US ARL conducts gas turbine combustor experiment using X-rays

16 April 2018 (Last Updated April 16th, 2018 11:43)

The US Army Research Laboratory's (ARL) Center for Unmanned Aircraft Systems Propulsion has carried out the first ever experiment in a gas turbine combustor using X-rays.

US ARL conducts gas turbine combustor experiment using X-rays
Experiment conducted using powerful X-rays to see inside a gas turbine combustor during ignition Credit: US Army / David McNally.

The US Army Research Laboratory’s (ARL) Center for Unmanned Aircraft Systems Propulsion has carried out the first ever experiment in a gas turbine combustor using X-rays.

Data obtained from the experiment will help upgrade gas turbine engine designs for higher power, density, and efficiency, the researchers said.

University of Illinois at Urbana-Champaign department of mechanical science and engineering associate professor Dr Tonghun Lee said: “This is the strongest X-ray source in the world.

“We’re here to do spray imaging inside a gas turbine combustor as relevant to the army.”
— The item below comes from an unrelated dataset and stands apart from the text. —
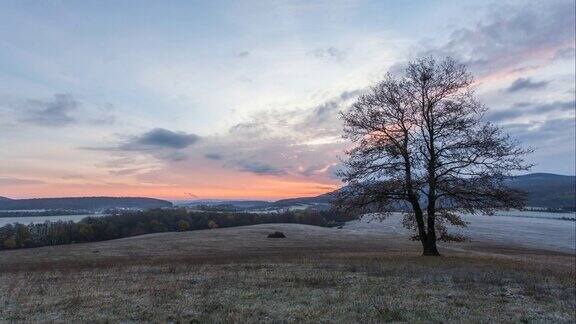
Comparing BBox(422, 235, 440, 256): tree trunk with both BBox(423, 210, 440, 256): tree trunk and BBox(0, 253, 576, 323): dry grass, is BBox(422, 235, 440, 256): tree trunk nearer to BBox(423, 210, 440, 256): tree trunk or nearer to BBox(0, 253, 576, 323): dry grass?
BBox(423, 210, 440, 256): tree trunk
“In the long-term, it is expected that data collected from the experiment will enable researchers to design more optimised combustor systems for the future.”

The combustor inside a gas turbine engine is fed high-pressure air that is heated by constant pressure. Then, the air passes from the combustor through the nozzle guide vanes to the turbine, producing thrust.

Researchers used a ‘powerful’ X-ray source to penetrate and understand how the strands of burning fuel break up into small droplets.

The data collected during the experiment will be used for numerical simulations that will improve the understanding of gas turbine combustors.

Lee added: “We are trying to understand exactly what occurs inside the gas turbine combustor to understand how it responds to different operating conditions.

“We’re trying to get an understanding of the physics, which to this day we have been speculating, we can really visualise using this X-ray source.

“We want to understand what we’re doing right now, understanding the fuel impact. When soldiers are off in a different location and they have different types of fuels, how will it impact the combustor they have?”

In the long-term, it is expected that data collected from the experiment will enable researchers to design more optimised combustor systems for the future, said Lee.